There is a very interesting future [weak opening] to the use ["future
to the use" is awkward] of information technology in business and how
business views information technology. I believe that [superfluous]
general demands in business as well as user demands [vague] will
change and shape the computer industry in the years to come [cliche].

Right now in history [wordy], the computer industry is at its point in
development [awkward] similar to that of automobiles in the era of
Henry Ford. Before their widespread acceptance, automobiles were
feared as the “horseless carriages” that thundered down the paths that
horses and stagecoaches took by the people [garden path] who were
hesitant to accept the new technology.

I won't offer a rewrite, but here are a few things to consider.

You can often rework a sentence that begins with "there is" so that it's more active. In the opening of an essay you'd like to engage the reader immediately; "There is a very interesting..." doesn't do it well. This is in part a "show, don't tell" issue. More than that, the first paragraph actually doesn't say very much, and it slows things down with preliminaries. I think it would be okay to skip it and start with the second paragraph, which is much more concrete.

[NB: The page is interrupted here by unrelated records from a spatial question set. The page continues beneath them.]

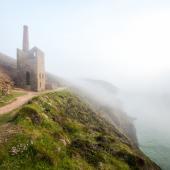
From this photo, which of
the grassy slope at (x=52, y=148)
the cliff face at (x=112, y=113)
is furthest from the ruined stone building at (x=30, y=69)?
the grassy slope at (x=52, y=148)

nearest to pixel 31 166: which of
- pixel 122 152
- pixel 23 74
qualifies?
pixel 122 152

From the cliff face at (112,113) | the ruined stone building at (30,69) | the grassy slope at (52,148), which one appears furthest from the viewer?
the cliff face at (112,113)

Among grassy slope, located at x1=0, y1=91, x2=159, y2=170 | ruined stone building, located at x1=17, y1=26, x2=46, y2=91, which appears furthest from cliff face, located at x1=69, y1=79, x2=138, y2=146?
grassy slope, located at x1=0, y1=91, x2=159, y2=170

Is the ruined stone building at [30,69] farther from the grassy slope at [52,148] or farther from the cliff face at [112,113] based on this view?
the grassy slope at [52,148]

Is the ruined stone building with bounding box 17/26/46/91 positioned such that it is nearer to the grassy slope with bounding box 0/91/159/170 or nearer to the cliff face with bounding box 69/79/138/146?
the cliff face with bounding box 69/79/138/146

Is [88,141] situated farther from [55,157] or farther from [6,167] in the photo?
[6,167]

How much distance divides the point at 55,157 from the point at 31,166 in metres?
2.16

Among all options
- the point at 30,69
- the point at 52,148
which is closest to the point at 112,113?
the point at 30,69

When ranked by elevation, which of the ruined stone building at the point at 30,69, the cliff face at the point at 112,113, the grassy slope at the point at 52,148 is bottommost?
the cliff face at the point at 112,113

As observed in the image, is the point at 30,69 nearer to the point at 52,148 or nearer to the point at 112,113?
the point at 112,113

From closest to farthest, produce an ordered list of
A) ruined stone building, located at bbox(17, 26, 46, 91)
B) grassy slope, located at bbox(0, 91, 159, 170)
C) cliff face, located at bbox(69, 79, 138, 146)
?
grassy slope, located at bbox(0, 91, 159, 170)
ruined stone building, located at bbox(17, 26, 46, 91)
cliff face, located at bbox(69, 79, 138, 146)

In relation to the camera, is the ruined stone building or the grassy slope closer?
the grassy slope

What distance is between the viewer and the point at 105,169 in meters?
16.5

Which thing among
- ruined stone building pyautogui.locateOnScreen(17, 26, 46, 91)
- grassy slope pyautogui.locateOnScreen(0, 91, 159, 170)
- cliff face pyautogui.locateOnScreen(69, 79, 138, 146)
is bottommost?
cliff face pyautogui.locateOnScreen(69, 79, 138, 146)
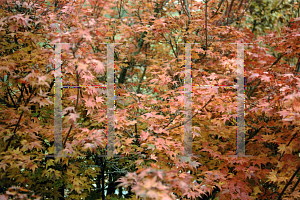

The two paragraphs are a bit wordy. For example, "right now in history" could be replaced by "today", and "in the years to come" (aside from being a cliche) could be replaced by "in the future". Some "the"s are are superfluous: "the “horseless carriages”", "the people". Some words are repeated too close together: "that thundered down the paths that".

The writing also has vague spots. I don't know what "general demands in business" are, for example, or "user demands".

The garden path issue has to do with sentence structure. "Automobiles were feared as the “horseless carriages”... by the people who were hesitant to accept the new technology." But the subordinate clause makes it confusing: "that thundered down the paths that horses and stagecoaches took by the people..." It reads as though people are (ungrammatically) taking the horses and stagecoaches.

The second paragraph has an unexpected transition between its two sentences. We go from "industry" and "Henry Ford", suggesting a focus on manufacturing, but then we read about the experiences of the users of technology. That might be clarified or smoothed out.